Why does enumerate_structures stop working?

Hi,
When I’m using enumerate_structures to enumerate new structures, it stops working for large size range. It works well for smaller size range, but it got stuck when the size range goes beyond 14. Why is this?

Here’s the code:

db = connect(‘vasp2db.db’)
slab = bulk(‘VN’, crystalstructure=‘rocksalt’, a=4.44)
conc_restr = {‘Ti’: (0.05, 0.96),‘V’: (0.05, 0.96),‘N’: (0.45, 0.96)}
data = {‘name’: [],‘conc_Ti’: [],‘conc_V’: [],‘conc_N’: [],‘predicted_energy’: []}

db_pred = connect(‘predstruc.db’)

cs = ClusterSpace(structure=slab,
cutoffs=[11.5, 5.5, 3.5],
chemical_symbols=[[‘Ti’, ‘V’],[‘N’,‘X’]])

sc = StructureContainer(cluster_space=cs)
for row in db.select():
sc.add_structure(structure=row.toatoms(),
properties={‘mixing_energy’: row.mixing_energy})

opt = CrossValidationEstimator(fit_data=sc.get_fit_data(key=‘mixing_energy’), fit_method=‘lasso’)
opt.validate()
opt.train()
print(opt)

ce = ClusterExpansion(cluster_space=cs, parameters=opt.parameters, metadata=opt.summary)
ce.write(‘mixing_energy.ce’)

i=299034

for structure in enumerate_structures(structure=slab, sizes=range(14, 16), chemical_symbols=[[‘Ti’,‘V’], [‘N’,‘C’]], concentration_restrictions=conc_restr):
i = i+1
name = int(i)
conc_1 = structure.get_chemical_symbols().count(‘Ti’) / (structure.get_chemical_symbols().count(‘Ti’) + structure.get_chemical_symbols().count(‘V’))
conc_2 = structure.get_chemical_symbols().count(‘N’) / (structure.get_chemical_symbols().count(‘N’) + structure.get_chemical_symbols().count(‘C’))
with open(‘sublat.csv’,‘a+’) as f:
f.write(‘{}\t{}\t{}\t\n’.format(name,conc_1,conc_2))
structure =structure[~(structure.symbols == ‘C’)]

db_pred.write(structure, name = int(i))

ideal_structure, info = map_structure_to_reference(structure, slab,inert_species=['Ti', 'V'])
concTi = structure.get_chemical_symbols().count('Ti') / len(structure)
concV = structure.get_chemical_symbols().count('V') / len(structure)
concN = structure.get_chemical_symbols().count('N') / len(structure)

data['name'].append(int(i))
data['conc_Ti'].append(concTi)
data['conc_V'].append(concV)
data['conc_N'].append(concN)
data['predicted_energy'].append(ce.predict(ideal_structure))
with open('predstrudata.csv','a+') as f:
    f.write('{}\t{}\t{}\t{}\t{}\t\n'.format(name,concTi,concV,concN,ce.predict(ideal_structure)))

The number of structures produced by enumeration grows exponentially with size, so I think it is expected that for larger size it will simply never finish.

See documentation for additional info.

Hi,

Thank you so much for the reply.
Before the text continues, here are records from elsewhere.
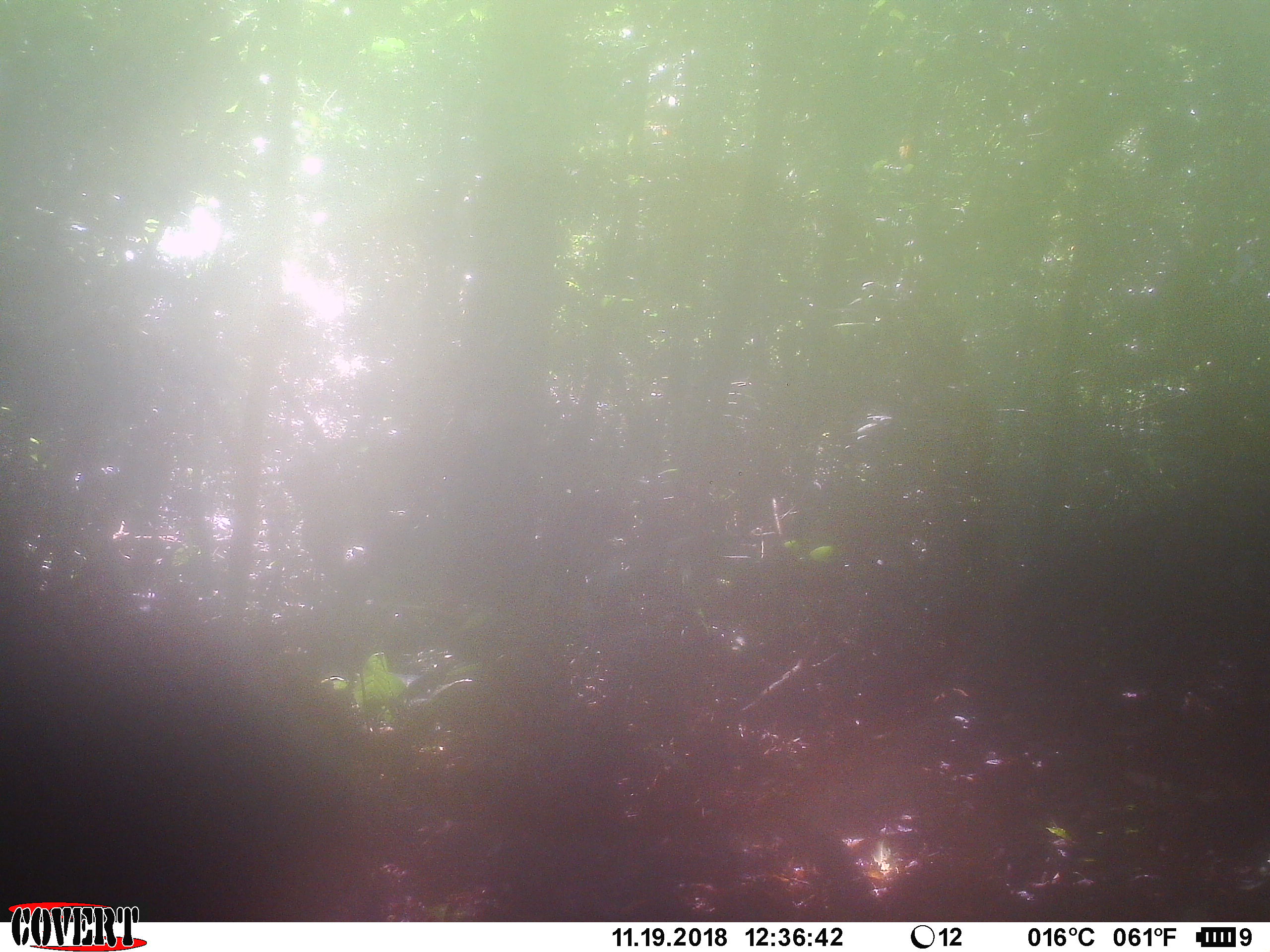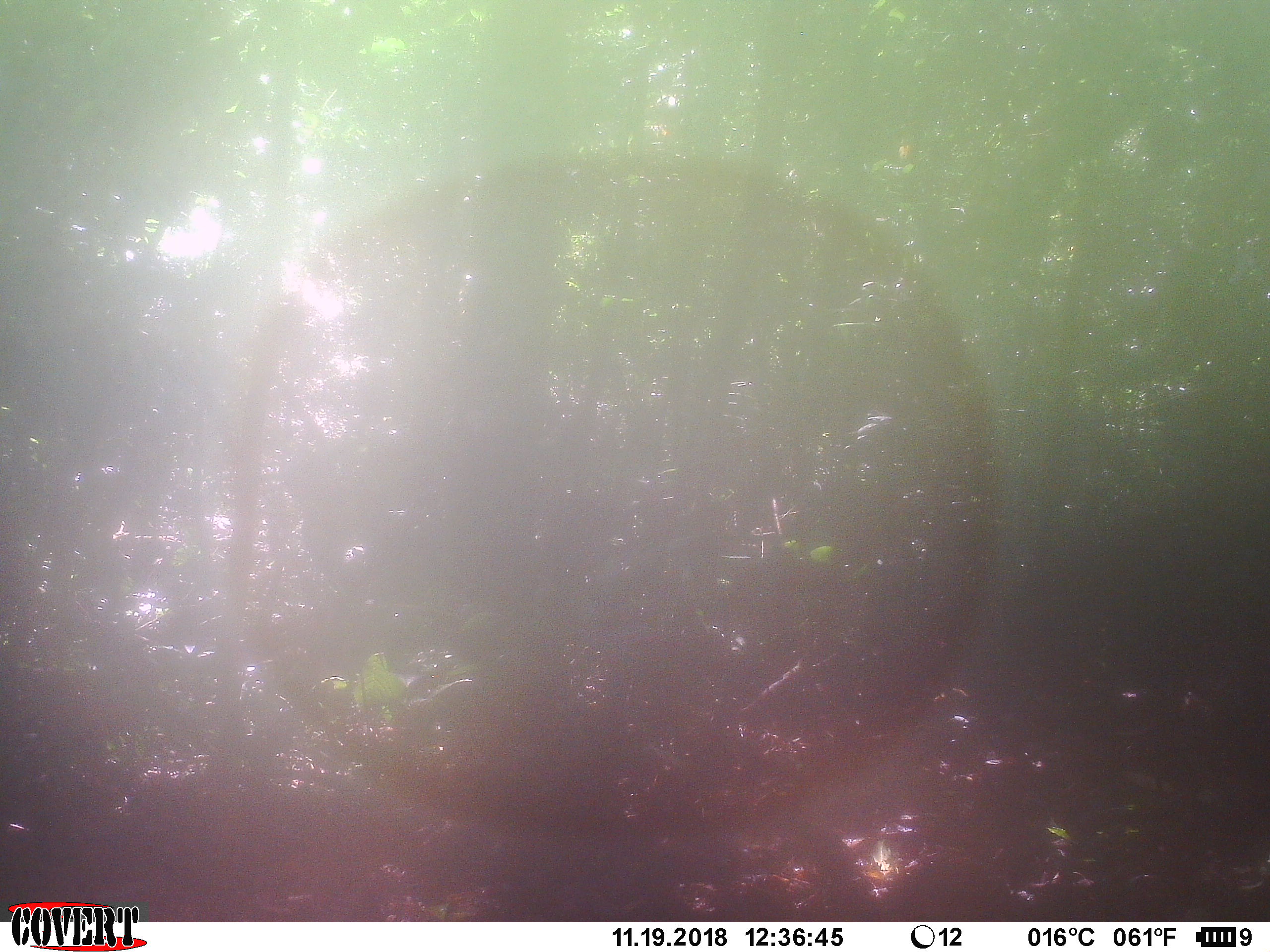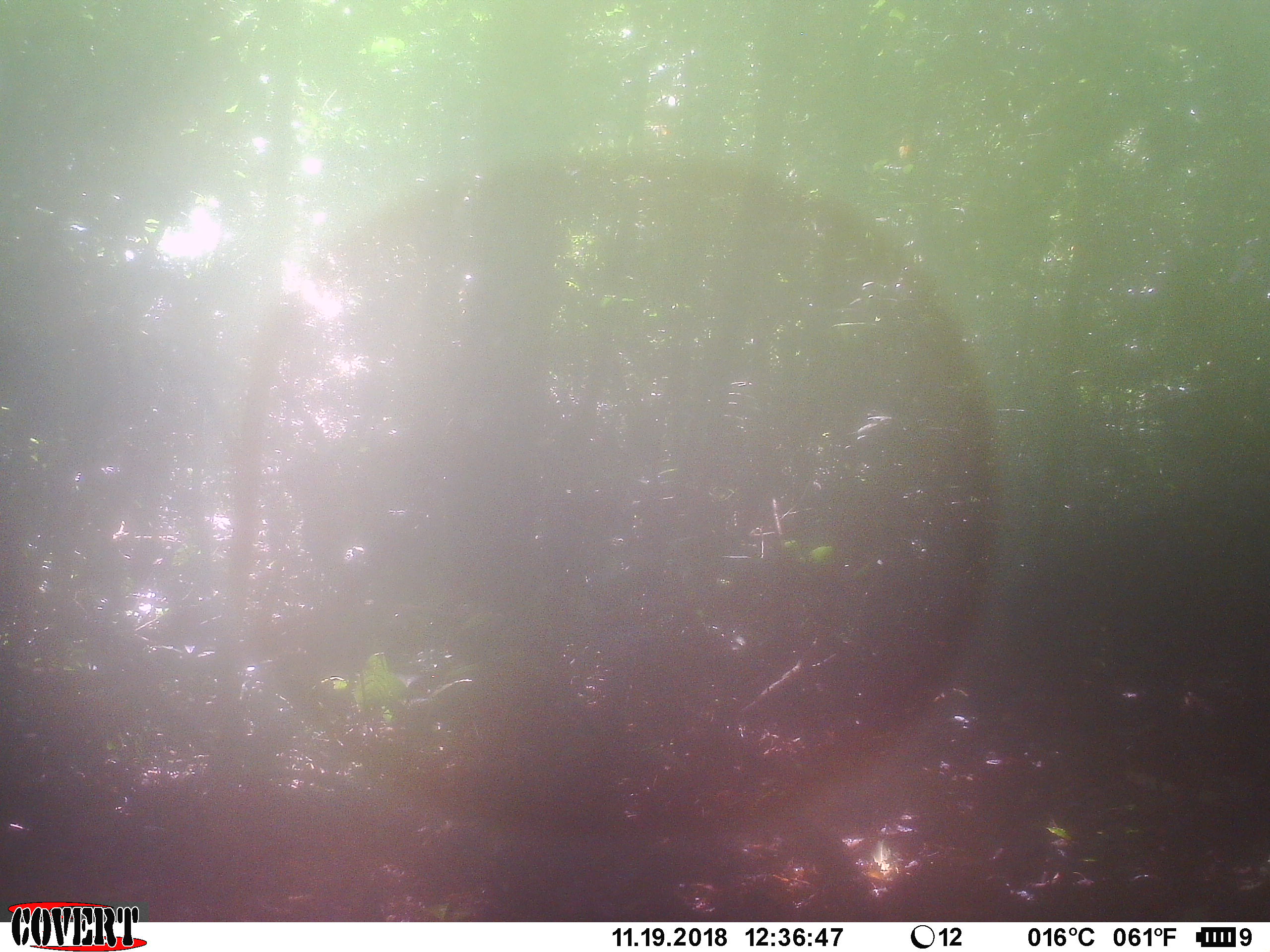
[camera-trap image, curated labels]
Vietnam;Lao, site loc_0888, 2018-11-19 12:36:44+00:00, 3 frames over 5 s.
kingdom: Animalia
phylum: Chordata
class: Mammalia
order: Artiodactyla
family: Suidae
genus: Sus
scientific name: Sus scrofa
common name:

It really helps!

After trying the method in the mannal, it starts to work. However, the structures generated didn’t follow the concentration regime I set, and it tends to generate many structures in the same concentration and composition. What’s the reason of this? Is there a way to overcome this?

Thank you so much.

Hi

I have anotherquestion:

If I trained my model with structures of size range (2,12), do you think it’s okay to use the model to predict structures whose size range is larger than (2,12), like up to (13,22) ?

it tends to generate many structures in the same concentration and composition. What’s the reason of this? Is there a way to overcome this?

Enumeration generates all possible supercells and occupations, this can lead to a majority of the generated structures being at a specific concentration. Depending on what you want to with these structure it may or may not be a good approach.

If I trained my model with structures of size range (2,12), do you think it’s okay to use the model to predict structures whose size range is larger than (2,12), like up to (13,22) ?

Yes that should usually be fine as long as training went well.

Thank you for the reply!

I have another question regarding how to set the concentration range. I found that the structures generated didn’t follow the concentration regime I set.

For example, the structures I want to enumerate have two sub-lattices,

chemical_symbols=[[‘Ti’,‘V’], [‘N’,‘C’]]

Should I set a specific concentration range for each of the element type, i.e.

conc_restr = {‘Ti’: (0.7, 0.81), ‘V’: (0.2, 0.3), ‘C’: (0.10, 0.20), ‘N’: (0.8, 0.91)}

Or should I only set one concentration range for each of the sub-lattice, like:

conc_restr = {‘Ti’: (0.7, 0.81),‘N’: (0.8, 0.91)}

I’ve tried both way, it didn’t work well sometimes, I’m not sure what’s the reason of it.

Thank you so much for your time and attention.

If you read the documentation it states

Concentration is here always defined as the number of atoms of the specified element divided by the total number of atoms in the structure, without respect to site restrictions.

So the concentrations in the restriction dict refers to the total system and not the sublattice. I think it should be enough to set the restriction for one of the species on each sublattice.